EXCERPTED PASSAGE START

John Davis

No. 87, 80, 86, 82
- Position: Tight end

Personal information
- Born: May 14, 1973 (age 53) Jasper, Texas, U.S.
- Listed height: 6 ft 4 in (1.93 m)
- Listed weight: 264 lb (120 kg)

Career information
- High school: Jasper
- College: Emporia State
- Supplemental draft: 1994: 5th round

Career history
- Dallas Cowboys (1994–1995); New Orleans Saints (1996)*; Tampa Bay Buccaneers (1997–1999); → Amsterdam Admirals (1997); Minnesota Vikings (2000); Chicago Bears (2001–2003);
- * Offseason and/or practice squad member only

Awards and highlights
- Honorable-mention All-MIAA (1993);

Career NFL statistics
- Games played: 81
- Receptions: 55
- Receiving yards: 517
- Receiving touchdowns: 6
- Stats at Pro Football Reference

= John Davis (tight end) =

American football player (born 1973)

John Leonard Davis (born May 14, 1973) is an American former professional football player who was a tight end in the National Football League for the Tampa Bay Buccaneers, Minnesota Vikings, and Chicago Bears. He played college football for the Emporia State Hornets. He also was a member of the Amsterdam Admirals in the World League of American Football.

==Early life==
Davis attended Jasper High School, where he practiced football, basketball and track. He contributed in setting a national high school record with a time of 39.9 seconds in the 4 × 100 metres relay.

He enrolled at Cisco Junior College after graduation. In 1992, he transferred to Emporia State University. As a senior, he started at tight end and was moved to running back for the final 6 games of the season, registering 128 carries for 624 yards (4.9-yard average), 7 rushing touchdowns, 13 receptions for 172 yards (13.2-yard average ) and 2 receiving touchdowns.

EXCERPTED PASSAGE END
EXTRACTED ENTRIES START

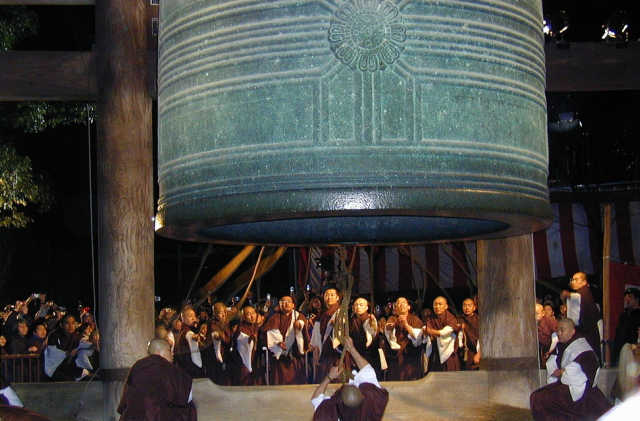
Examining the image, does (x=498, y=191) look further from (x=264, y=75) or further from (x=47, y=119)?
(x=47, y=119)

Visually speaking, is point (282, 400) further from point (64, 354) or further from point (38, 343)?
point (38, 343)

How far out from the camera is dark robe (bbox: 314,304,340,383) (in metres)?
14.3

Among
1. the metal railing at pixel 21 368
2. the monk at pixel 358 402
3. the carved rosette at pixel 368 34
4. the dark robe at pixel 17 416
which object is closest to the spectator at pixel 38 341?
the metal railing at pixel 21 368

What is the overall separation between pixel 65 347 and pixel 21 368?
1866 mm

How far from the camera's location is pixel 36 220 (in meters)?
27.0

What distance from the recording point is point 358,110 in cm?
140

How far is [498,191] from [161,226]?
602mm

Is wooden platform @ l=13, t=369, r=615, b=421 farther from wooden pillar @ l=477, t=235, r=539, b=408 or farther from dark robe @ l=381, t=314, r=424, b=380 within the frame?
dark robe @ l=381, t=314, r=424, b=380

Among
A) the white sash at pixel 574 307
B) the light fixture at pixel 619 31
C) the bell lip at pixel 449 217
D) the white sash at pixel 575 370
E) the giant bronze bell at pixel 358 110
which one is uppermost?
the light fixture at pixel 619 31

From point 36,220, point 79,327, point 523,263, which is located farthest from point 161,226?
point 36,220

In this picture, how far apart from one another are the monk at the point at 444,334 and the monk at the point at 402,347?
0.94ft

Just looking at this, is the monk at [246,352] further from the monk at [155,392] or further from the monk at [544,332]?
the monk at [155,392]

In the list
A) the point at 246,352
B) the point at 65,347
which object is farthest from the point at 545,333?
the point at 65,347

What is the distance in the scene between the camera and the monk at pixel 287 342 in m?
14.6
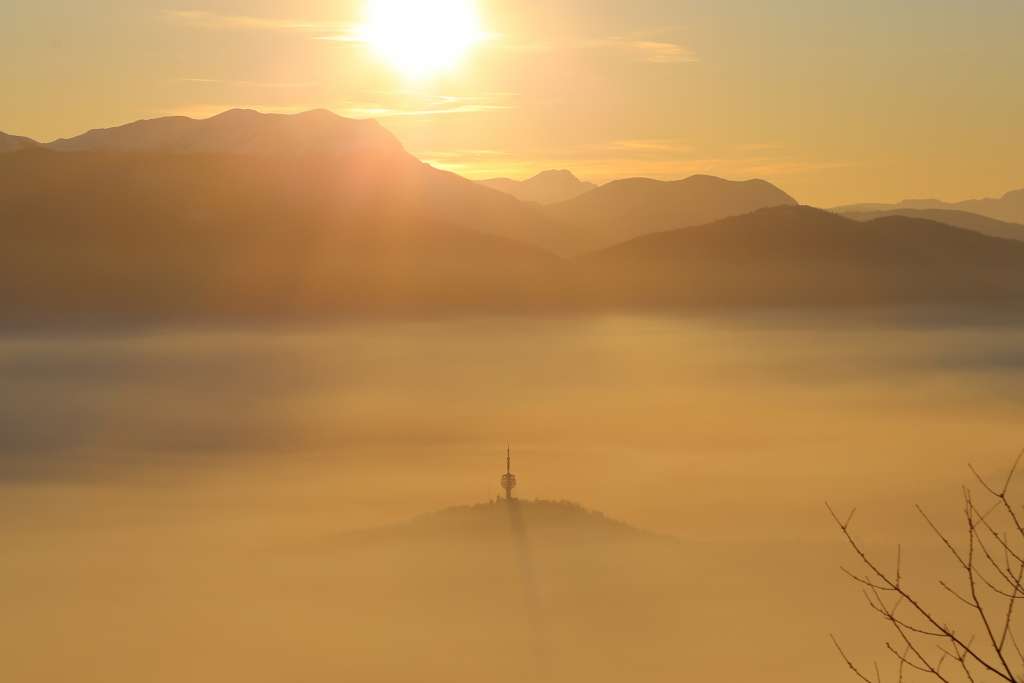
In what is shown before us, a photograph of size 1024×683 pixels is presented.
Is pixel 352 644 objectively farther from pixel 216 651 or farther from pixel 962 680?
pixel 962 680

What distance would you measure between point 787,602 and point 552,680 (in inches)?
1558

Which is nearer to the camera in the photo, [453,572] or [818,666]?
[818,666]

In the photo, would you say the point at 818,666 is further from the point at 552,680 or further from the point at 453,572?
the point at 453,572

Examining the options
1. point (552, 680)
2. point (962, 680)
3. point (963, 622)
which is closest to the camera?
point (962, 680)

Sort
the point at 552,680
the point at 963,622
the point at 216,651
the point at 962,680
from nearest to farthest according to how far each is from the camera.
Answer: the point at 962,680, the point at 552,680, the point at 963,622, the point at 216,651

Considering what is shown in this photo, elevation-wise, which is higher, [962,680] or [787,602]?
[787,602]

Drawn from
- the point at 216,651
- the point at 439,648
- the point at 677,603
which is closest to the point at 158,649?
the point at 216,651

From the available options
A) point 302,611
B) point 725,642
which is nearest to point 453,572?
point 302,611

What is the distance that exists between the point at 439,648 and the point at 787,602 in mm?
45493

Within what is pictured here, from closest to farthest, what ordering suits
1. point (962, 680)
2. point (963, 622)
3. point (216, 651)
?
1. point (962, 680)
2. point (963, 622)
3. point (216, 651)

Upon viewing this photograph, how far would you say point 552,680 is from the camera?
154m

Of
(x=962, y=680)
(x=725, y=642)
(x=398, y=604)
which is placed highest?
(x=398, y=604)

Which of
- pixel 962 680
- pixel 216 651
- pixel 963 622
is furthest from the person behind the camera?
pixel 216 651

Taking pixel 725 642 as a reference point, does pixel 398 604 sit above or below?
above
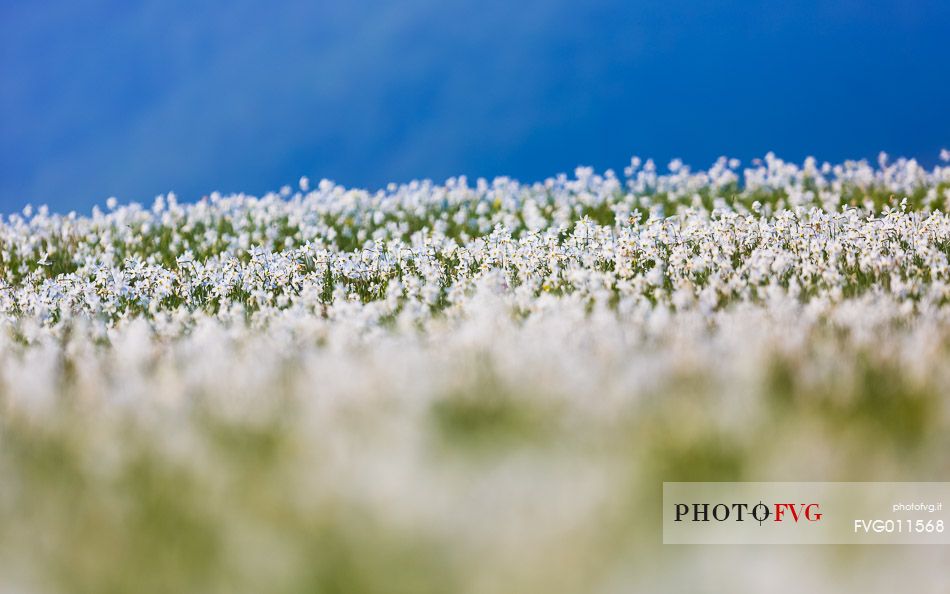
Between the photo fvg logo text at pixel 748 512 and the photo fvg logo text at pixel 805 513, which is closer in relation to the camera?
the photo fvg logo text at pixel 805 513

EXTRACTED ENTRIES END

**EXERCISE 1:**
List every team named in the career history of the John Davis profile.
**EXERCISE 2:**
Write the next part of the John Davis profile, picking up after its last sentence.
The material can be left aside.

**REPLY 1:**
Dallas Cowboys, New Orleans Saints, Tampa Bay Buccaneers, Amsterdam Admirals, Minnesota Vikings, Chicago Bears

**REPLY 2:**
==Professional career==
===Dallas Cowboys===
Davis was selected by the Dallas Cowboys in the fifth round (second overall) of the 1994 Supplemental Draft. He was waived on August 28. On August 30, he was signed to the practice squad, where he spent the rest of the season.

In 1995, he was passed on the depth chart during training camp by rookies Eric Bjornson and Kendell Watkins. On October 31, he was released after spending the first 9 weeks of the season on injured reserve with an ankle injury.

===New Orleans Saints===
On June 3, 1996, he was signed by the New Orleans Saints. He was cut on August 12.

===Tampa Bay Buccaneers===
On January 22, 1997, he was signed by the Tampa Bay Buccaneers and allocated to the Amsterdam Admirals of the World League of American Football, where he collected 18 receptions for 217 yards and one touchdown as the starter at tight end. In the NFL regular season, he appeared in 8 games with 2 starts, after being declared inactive for the first 8 contests. He collected 3 receptions for 35 yards in the final four games.

In the next two seasons, he was the third-string tight end behind Dave Moore and Patrick Hape. In 1999, he contributed to a 14-13 playoff victory over the Washington Redskins, catching the winning touchdown with 7:29 minutes left.

===Minnesota Vikings===
On June 1, 2000, he signed as a free agent with the Minnesota Vikings. He appeared in 15 games (9 starts), tallying 17 receptions for 202 yards and one touchdown.

In July 2001, he suffered lacerations to his face in a car accident. On July 29, he was placed on the non-football-related injury active list. On August 13, his contract was terminated after he failed a physical.

===Chicago Bears===
On August 14, 2001, he was signed by the Chicago Bears, to provide depth after tight end Kaseem Sinceno was lost for the season with a fractured left ankle. He appeared in 16 games (7 starts), making 11 receptions for 68 yards and no touchdowns

In 2002, he appeared in 10 contests and started 8 games over Fred Baxter. He posted a career-high 20 receptions for 193 yards and 3 touchdowns, despite missing the final 5 contests after injuring his back against the Detroit Lions.

On August 12, 2003, he had surgery to remove a disc from his back. On August 24, he was placed on the physically-unable-to-perform list. On October 22, he was released after failing the team's physical with back and knee injuries.